WORK REQUIRED:
Reproduce the whole of the records exactly, and make sure no picture is carried into the result.

RECORDS:
============================================================
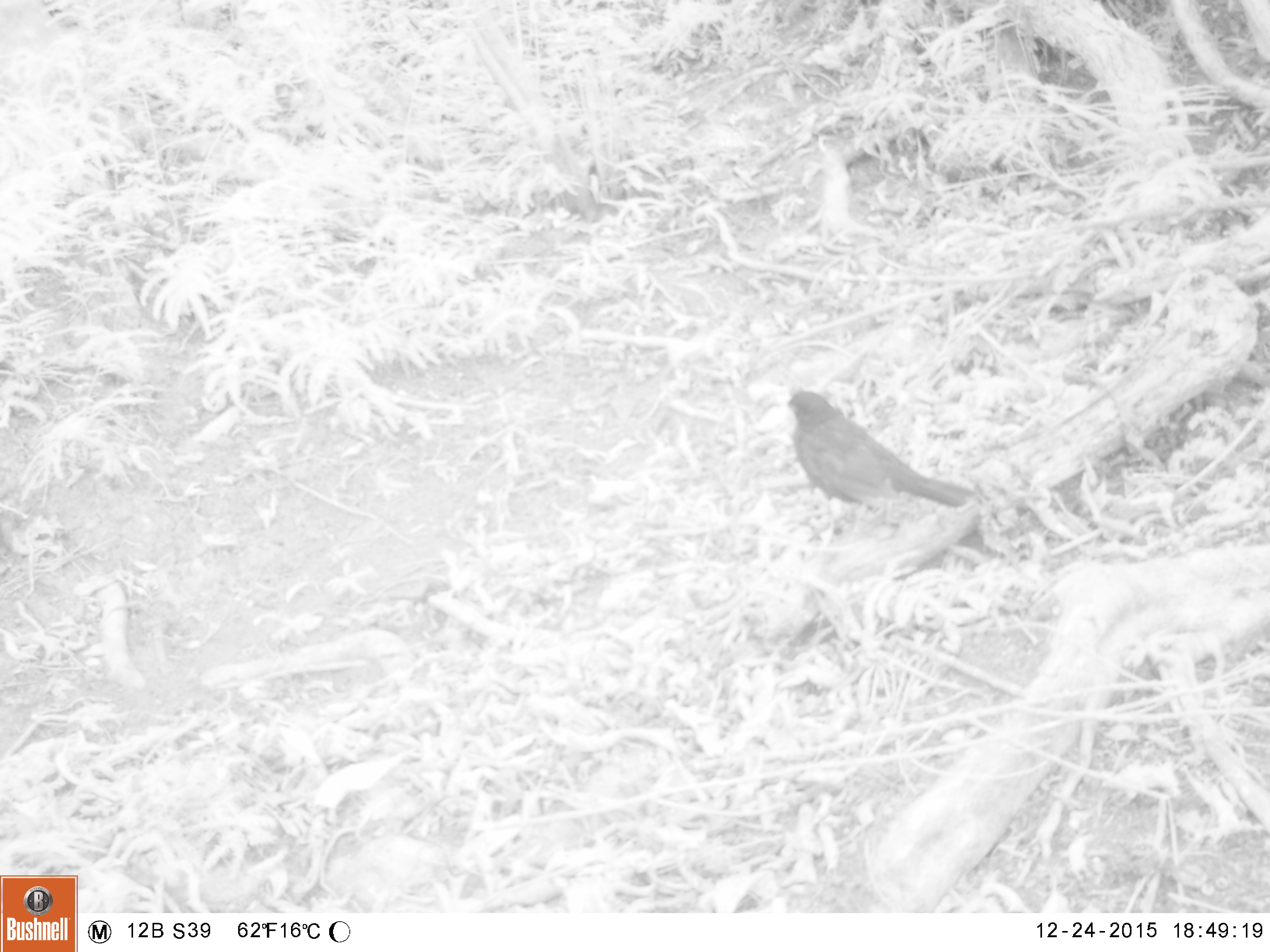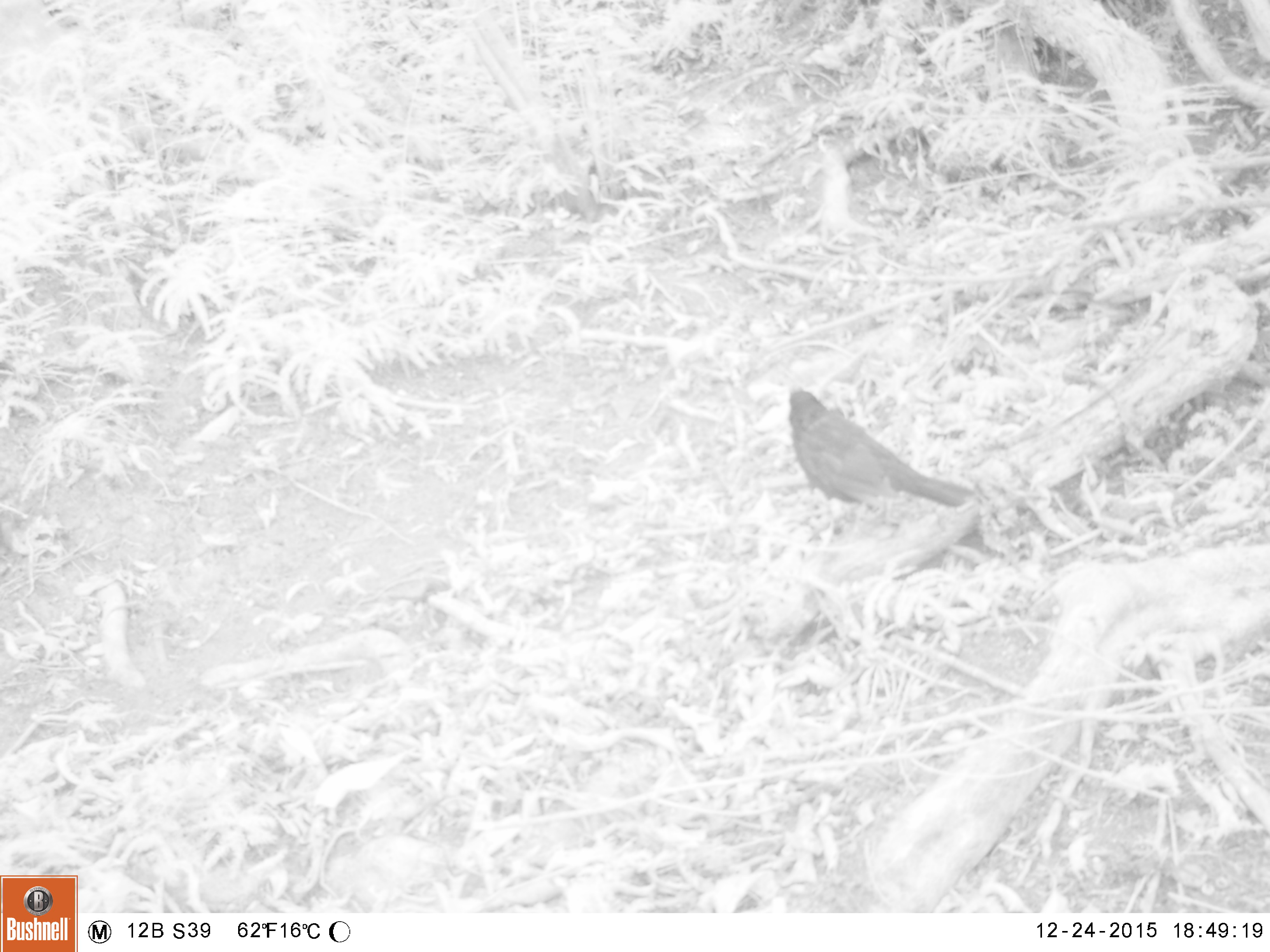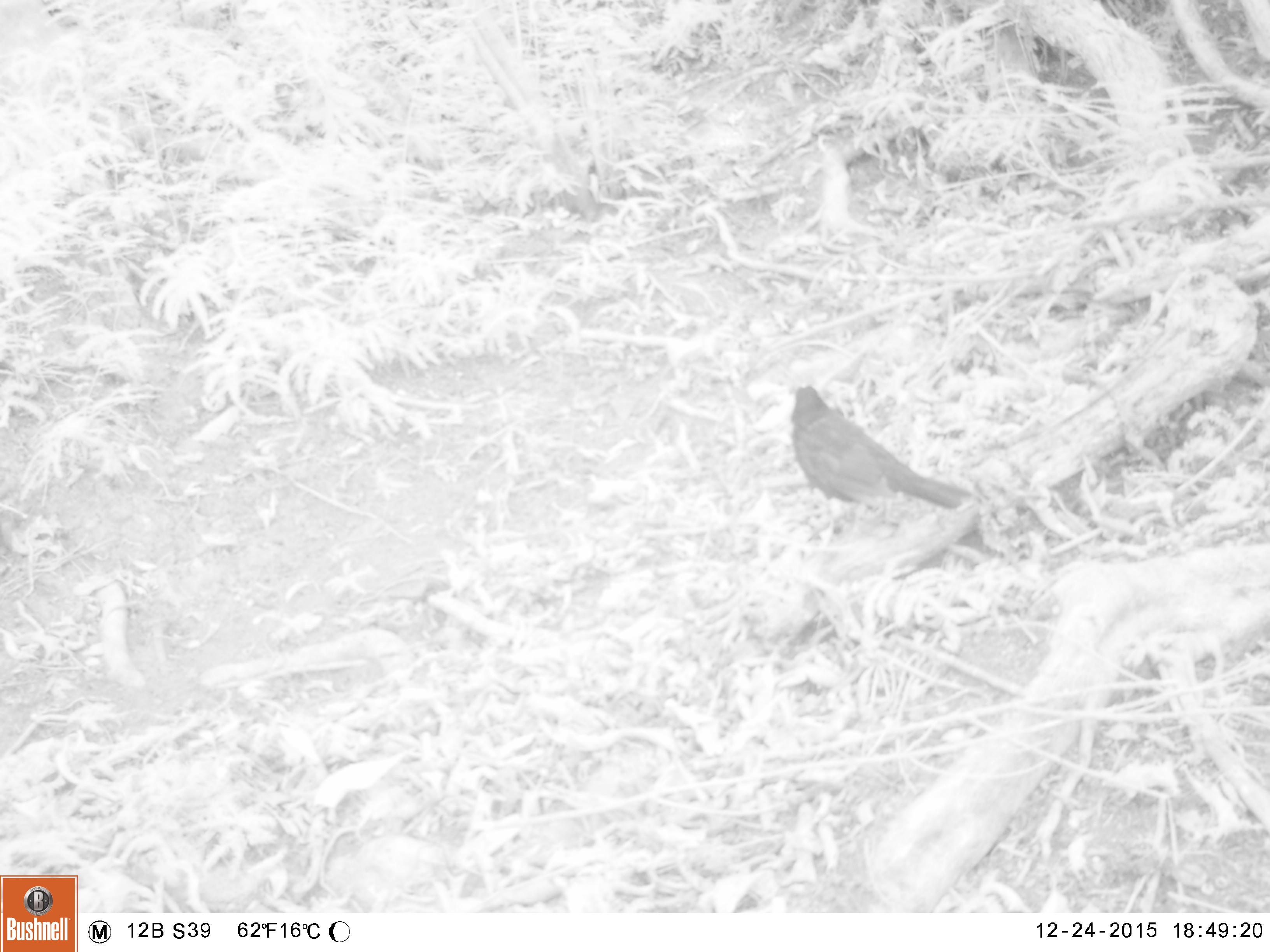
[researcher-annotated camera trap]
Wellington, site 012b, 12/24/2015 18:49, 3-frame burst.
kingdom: Animalia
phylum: Chordata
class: Aves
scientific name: Aves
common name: bird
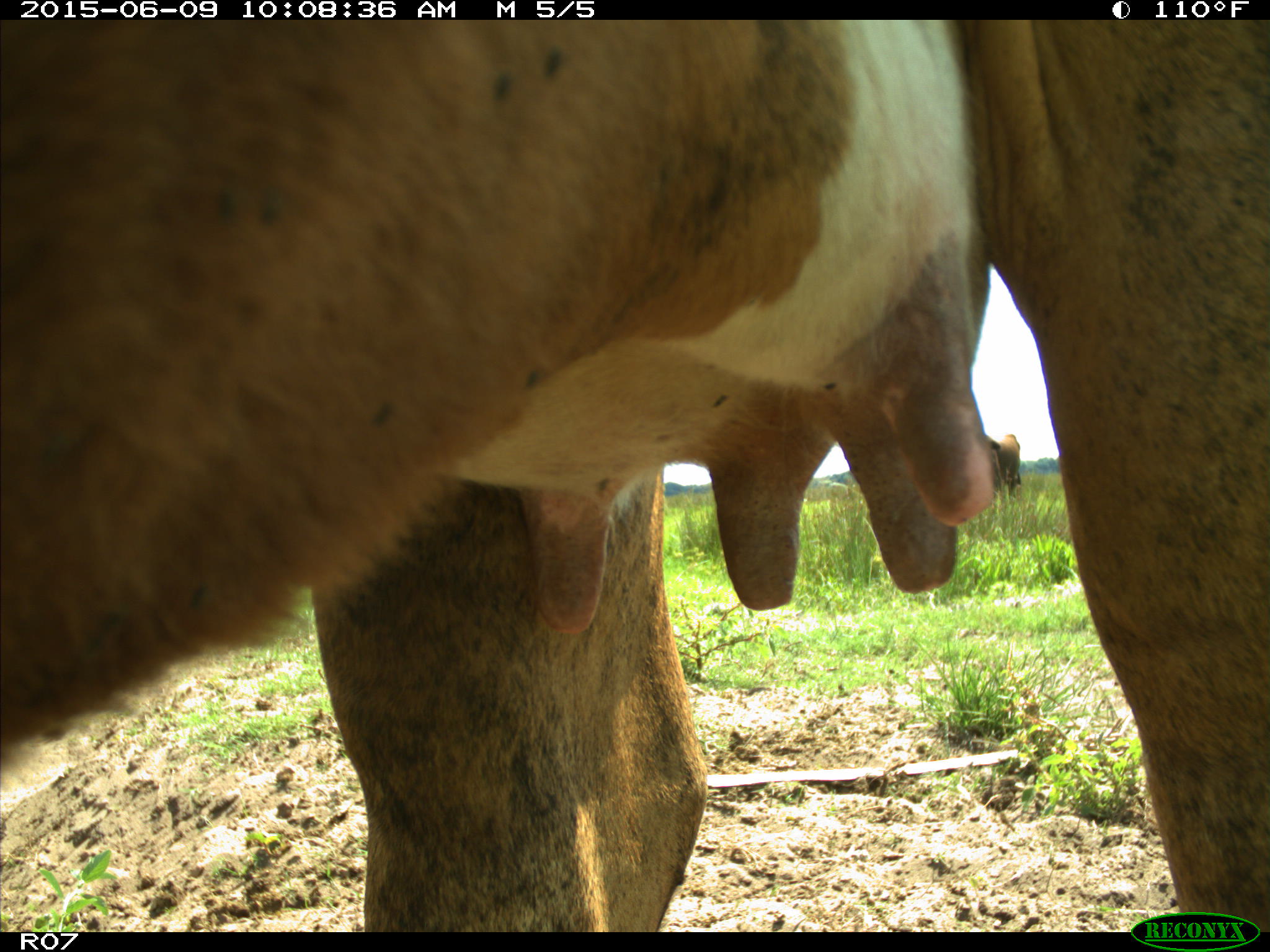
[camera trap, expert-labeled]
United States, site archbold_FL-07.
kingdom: Animalia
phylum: Chordata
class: Mammalia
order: Artiodactyla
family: Bovidae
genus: Bos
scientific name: Bos taurus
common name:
============================================================
ANSWER BOX:
[researcher-annotated camera trap]
Wellington, site 012b, 12/24/2015 18:49, 3-frame burst.
kingdom: Animalia
phylum: Chordata
class: Aves
scientific name: Aves
common name: bird
[camera trap, expert-labeled]
United States, site archbold_FL-07.
kingdom: Animalia
phylum: Chordata
class: Mammalia
order: Artiodactyla
family: Bovidae
genus: Bos
scientific name: Bos taurus
common name:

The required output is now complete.